EXCERPT PROVIDED:
──────────
For Once, Guy Claiming Religious Discrimination May Be On To Something



Emmanuel Lemelson has two jobs: as a priest and a short-selling hedge fund manager. These may seem incongruous but are actually connected, insofar as Lemelson claims his success in the latter is thanks to the tips he gets from his good buddy God. (To his credit, Lemelson is quick to dismiss the cliché about the humility of those in holy orders, at least in his own case.) Lemelson’s claims to the power of prophecy, however, have been called into question, both by his failure to foresee the SEC investigation into him (going so far as to say “there is now now, nor has there ever been” one, “nor is there basis for one,” going on to sue Bloomberg for saying it two years before the investigation he should have foreseen resulting in an SEC complaint against him) and by the SEC’s allegations that the success had less to do with a hotline to heaven than with Lemelson’s short-and-distort campaign against Ligand Phamaceuticals.

In response, Lemelson cried religious persecution, and while we’re not generally disposed to believe such claims, the good father may have a point here. For an array of unholy forces—from a Dan Loeb-renovated pharmaceutical company to the brother of Trump impeachment counsel Pam Bondi to the now-disgraced Duncan Hunter—do seem to have conspired to convince the SEC to bring what must be said it a highly unusual market manipulation case.
──────────
INFORMATION SUPPLIED:
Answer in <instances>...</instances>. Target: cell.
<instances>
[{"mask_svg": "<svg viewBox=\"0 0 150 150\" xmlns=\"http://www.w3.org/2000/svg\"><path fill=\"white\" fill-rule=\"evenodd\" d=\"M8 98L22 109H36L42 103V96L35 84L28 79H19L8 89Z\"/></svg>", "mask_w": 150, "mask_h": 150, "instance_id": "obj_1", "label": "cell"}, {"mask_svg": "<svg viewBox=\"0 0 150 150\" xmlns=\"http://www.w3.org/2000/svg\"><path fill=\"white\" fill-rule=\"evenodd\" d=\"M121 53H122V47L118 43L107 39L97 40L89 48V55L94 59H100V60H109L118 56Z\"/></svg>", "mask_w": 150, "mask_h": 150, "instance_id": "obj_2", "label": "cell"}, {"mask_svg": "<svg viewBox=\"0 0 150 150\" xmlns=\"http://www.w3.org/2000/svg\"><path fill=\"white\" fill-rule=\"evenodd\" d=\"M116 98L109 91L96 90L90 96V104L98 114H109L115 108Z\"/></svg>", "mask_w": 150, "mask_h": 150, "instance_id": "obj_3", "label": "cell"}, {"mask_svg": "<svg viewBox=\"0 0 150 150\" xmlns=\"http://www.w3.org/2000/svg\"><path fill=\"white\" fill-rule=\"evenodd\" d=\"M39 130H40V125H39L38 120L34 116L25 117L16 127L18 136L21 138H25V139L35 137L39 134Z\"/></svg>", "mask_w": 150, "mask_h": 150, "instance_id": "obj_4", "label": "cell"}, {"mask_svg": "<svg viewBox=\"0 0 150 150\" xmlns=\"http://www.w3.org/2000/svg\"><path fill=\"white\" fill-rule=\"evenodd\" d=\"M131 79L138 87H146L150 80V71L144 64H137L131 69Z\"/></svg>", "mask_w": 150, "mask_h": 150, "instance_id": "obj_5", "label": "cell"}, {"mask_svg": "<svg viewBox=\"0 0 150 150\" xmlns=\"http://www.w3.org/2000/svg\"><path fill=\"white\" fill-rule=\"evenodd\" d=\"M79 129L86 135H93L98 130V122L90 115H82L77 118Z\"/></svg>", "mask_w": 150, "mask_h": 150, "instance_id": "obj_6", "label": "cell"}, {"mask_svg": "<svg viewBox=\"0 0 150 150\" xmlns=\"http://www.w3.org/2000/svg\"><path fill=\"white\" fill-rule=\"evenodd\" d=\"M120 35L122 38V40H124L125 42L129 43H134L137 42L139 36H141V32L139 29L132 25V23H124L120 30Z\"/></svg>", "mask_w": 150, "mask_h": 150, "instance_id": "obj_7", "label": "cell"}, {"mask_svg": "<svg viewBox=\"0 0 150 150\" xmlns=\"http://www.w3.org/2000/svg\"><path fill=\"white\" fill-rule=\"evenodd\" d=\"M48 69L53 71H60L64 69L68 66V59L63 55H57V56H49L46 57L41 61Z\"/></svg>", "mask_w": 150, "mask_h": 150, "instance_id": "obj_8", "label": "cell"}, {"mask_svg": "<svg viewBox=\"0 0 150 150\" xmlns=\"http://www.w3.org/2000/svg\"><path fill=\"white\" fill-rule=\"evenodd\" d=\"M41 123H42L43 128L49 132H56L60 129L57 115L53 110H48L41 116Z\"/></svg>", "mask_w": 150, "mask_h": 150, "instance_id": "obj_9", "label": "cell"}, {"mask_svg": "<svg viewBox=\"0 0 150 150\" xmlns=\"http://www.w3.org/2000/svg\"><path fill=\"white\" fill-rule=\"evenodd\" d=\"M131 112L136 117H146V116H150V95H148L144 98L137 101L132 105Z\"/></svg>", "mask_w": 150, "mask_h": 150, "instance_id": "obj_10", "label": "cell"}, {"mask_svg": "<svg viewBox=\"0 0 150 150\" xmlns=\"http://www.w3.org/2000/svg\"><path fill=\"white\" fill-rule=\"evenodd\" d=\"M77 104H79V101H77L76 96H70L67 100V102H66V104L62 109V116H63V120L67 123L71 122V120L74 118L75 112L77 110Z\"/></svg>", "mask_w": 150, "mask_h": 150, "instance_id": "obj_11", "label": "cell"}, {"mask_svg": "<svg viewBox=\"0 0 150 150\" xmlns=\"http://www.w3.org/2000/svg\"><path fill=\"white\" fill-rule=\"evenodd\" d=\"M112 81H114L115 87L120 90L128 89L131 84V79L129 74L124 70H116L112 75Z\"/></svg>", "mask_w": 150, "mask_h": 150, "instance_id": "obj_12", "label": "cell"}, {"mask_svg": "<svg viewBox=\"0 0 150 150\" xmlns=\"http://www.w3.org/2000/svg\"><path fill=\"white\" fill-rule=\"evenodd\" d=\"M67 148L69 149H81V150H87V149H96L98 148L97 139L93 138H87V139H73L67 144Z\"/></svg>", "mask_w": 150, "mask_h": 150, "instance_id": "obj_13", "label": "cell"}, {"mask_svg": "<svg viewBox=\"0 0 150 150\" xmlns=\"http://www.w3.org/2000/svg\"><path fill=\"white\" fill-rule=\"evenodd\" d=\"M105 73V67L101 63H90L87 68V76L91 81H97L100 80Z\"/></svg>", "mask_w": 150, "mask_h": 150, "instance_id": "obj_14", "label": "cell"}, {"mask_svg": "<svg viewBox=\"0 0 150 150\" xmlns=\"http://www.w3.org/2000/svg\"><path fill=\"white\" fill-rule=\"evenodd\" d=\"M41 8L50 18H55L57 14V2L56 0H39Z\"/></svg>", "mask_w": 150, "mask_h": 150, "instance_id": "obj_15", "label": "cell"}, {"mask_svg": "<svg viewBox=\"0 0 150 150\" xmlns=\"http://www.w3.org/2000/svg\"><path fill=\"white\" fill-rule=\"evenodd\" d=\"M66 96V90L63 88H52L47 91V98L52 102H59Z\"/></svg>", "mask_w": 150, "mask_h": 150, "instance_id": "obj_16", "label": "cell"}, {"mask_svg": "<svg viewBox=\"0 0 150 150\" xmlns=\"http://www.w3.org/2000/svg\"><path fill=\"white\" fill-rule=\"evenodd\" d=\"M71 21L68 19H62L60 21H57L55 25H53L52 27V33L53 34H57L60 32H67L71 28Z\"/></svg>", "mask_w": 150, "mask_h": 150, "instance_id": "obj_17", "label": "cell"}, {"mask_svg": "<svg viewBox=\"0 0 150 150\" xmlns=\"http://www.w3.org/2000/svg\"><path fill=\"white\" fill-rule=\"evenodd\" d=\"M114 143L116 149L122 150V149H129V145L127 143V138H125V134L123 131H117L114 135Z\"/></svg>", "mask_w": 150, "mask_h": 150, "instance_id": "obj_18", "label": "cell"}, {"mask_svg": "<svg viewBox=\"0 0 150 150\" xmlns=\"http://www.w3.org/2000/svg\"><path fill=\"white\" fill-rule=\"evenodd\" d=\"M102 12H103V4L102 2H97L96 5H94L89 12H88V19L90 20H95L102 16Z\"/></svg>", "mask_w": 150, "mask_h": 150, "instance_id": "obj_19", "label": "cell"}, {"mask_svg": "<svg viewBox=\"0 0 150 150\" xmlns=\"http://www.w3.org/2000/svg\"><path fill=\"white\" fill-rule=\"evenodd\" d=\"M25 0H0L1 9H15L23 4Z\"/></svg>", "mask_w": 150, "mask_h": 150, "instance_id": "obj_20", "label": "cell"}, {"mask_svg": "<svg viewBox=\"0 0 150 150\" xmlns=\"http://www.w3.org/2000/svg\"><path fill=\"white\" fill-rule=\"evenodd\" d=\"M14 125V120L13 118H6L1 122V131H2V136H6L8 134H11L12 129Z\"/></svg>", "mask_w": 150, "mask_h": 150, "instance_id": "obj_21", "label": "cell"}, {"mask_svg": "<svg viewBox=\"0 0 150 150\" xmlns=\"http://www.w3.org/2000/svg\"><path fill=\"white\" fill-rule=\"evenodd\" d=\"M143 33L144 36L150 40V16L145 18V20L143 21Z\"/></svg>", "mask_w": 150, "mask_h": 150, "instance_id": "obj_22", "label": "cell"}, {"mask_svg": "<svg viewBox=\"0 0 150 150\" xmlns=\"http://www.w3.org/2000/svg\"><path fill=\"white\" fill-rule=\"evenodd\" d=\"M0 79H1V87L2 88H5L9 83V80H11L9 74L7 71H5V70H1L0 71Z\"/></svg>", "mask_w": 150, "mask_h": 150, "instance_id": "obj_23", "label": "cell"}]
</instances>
──────────
WHAT IS EXPECTED: Copy out everything in the Lemelson article from "In response, Lemelson" down to "market manipulation case.".

RESPONSE AREA:
In response, Lemelson cried religious persecution, and while we’re not generally disposed to believe such claims, the good father may have a point here. For an array of unholy forces—from a Dan Loeb-renovated pharmaceutical company to the brother of Trump impeachment counsel Pam Bondi to the now-disgraced Duncan Hunter—do seem to have conspired to convince the SEC to bring what must be said it a highly unusual market manipulation case.